For a long moment, nobody said anything. Then Henry Lightstone spoke up. "Somebody's using the Chareaux brothers to get to us. It's the only thing that makes any sense."
"Sure looks that way," Mike Takahara nodded.
"So what the hell did we do to deserve that?" Dwight Stoner asked.
"Pissed somebody off real bad, that's for damn sure," Larry Paxton commented. "Maybe-"
"And speaking of pissing people off," Homicide Sergeant Clinton Hardwell said as he walked up to the huddled group, "apparently that teletype you asked me to send out had the desired effect. Anybody here know an FBI agent named A1 Grynard?"
"ASAC out of Anchorage?" Lightstone asked.
"Sounds right," Hardwell nodded. "Know anything about him?"
"I think he's probably a damn good investigator," Lightstone said after a moment, "but a little too focused for my tastes. What'd he do, call all the way down here from Anchorage?"
"Nope, from San Diego," Hardwell said. "However, in addition to being thoroughly pissed and overly focused, he also seems to be a little confused. Said something about you being a suspect in the murders of four other Fish and Wildlife Service special agents, two of whom were-" Hardwell looked down at the piece of paper in his hand, "-Dwight Stoner and Larry Paxton. I assume he's talking about you two guys?" The homicide sergeant looked over at Stoner and Paxton.
"Most likely," Paxton nodded.
"I see," Hardwell said, hesitating for a moment before going on. "Anyway, Special Agent Grynard is apparently heading this way on the next available flight. However, in the meantime, he would like me to take you into custody until FBI agents from the Reno office can get here and take over the scene."
"Sounds reasonable," Lightstone said equably. "Mind if I ask what you told him?"
"Said that I thought you might have been seen in the area and that we'd start looking around immediately."
"You planning on taking him in?" Dwight Stoner asked with a curiously polite expression on his bruised and battered face.
"I'll do anything I can to help a fellow law-enforcement officer," Clinton Hardwell said as he checked his watch, "just as long as they don't get too pushy and try to horn in on one of my investigations.
"Trouble is," he added with a tired smile, "I'm already way overdue for my coffee break, so I was thinking we might take a little ride down a back road I know before these FBI types get here.

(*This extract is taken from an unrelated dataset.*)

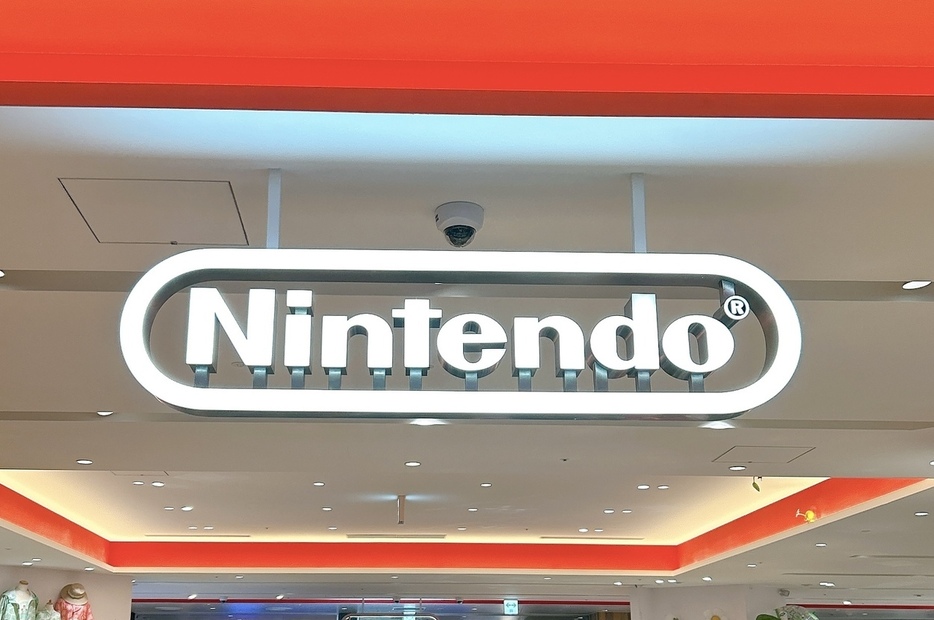 Nintendo TOKYOの看板写真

Stop by the Reno Sky Ranch Airport, get us a cup of coffee, and maybe introduce you to one of your retired agent-pilots who runs the rental operation down there."
"Rental operation?"
"Planes by the hour, day or week, with or without pilot. Understand you have to have decent credit, though."

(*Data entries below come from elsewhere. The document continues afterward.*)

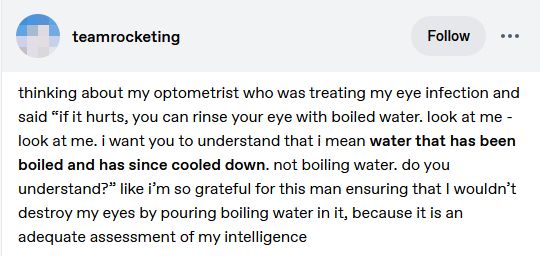 Text post from Tumblr.com:
https://www.tumblr.com/madgirlwithbook/631995526381027328/teamrocketing-thinking-about-my-optometrist-who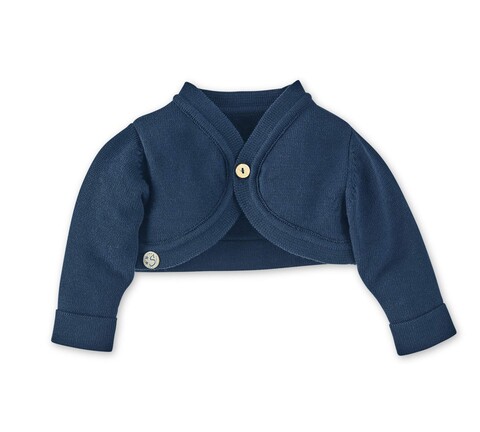 Sterntaler Strick-Bolero marine Größe 62 – Babyjacke für Mädchen - Neu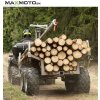 Vozik pre stvorkolky UTV malotraktor SHARK WOOD 1500 cierny 800 S2W BL 3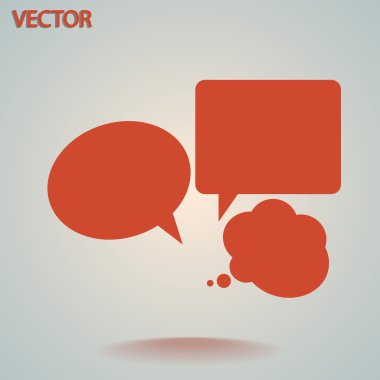 komik konuşma kabarcıklar simgesi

"Think he'd take a government credit card?" Larry Paxton asked.
"Wouldn't be a bit surprised," Hardwell shrugged. "Last time I talked with him, he still had a pretty good sense of humor."

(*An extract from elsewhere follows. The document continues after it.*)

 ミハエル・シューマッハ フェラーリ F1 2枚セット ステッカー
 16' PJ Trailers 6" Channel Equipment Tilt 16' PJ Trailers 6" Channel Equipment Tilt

"Then maybe we'd better get going," Lightstone said as he pulled his aching body out of the chair.
"Before we do that," Hardwell said, looking as if he hadn't quite made up his mind about something, "mind if I ask you a question?"
"Sure, go ahead."
"The guy who got his nuts sliced off. You figure he's the one who shot Kenny and Jim, right?"
"Looks that way to us," Lightstone nodded.
Clinton Hardwell considered the answer. "Okay," he said finally. "Anything you'd like my detectives to tell them FBI folks when they get here?"
"Yeah, as a matter of fact, there is," Lightstone said. "Tell them that the Oriental guy on the floor has been positively identified by one of our agents as Special Agent Mike Takahara."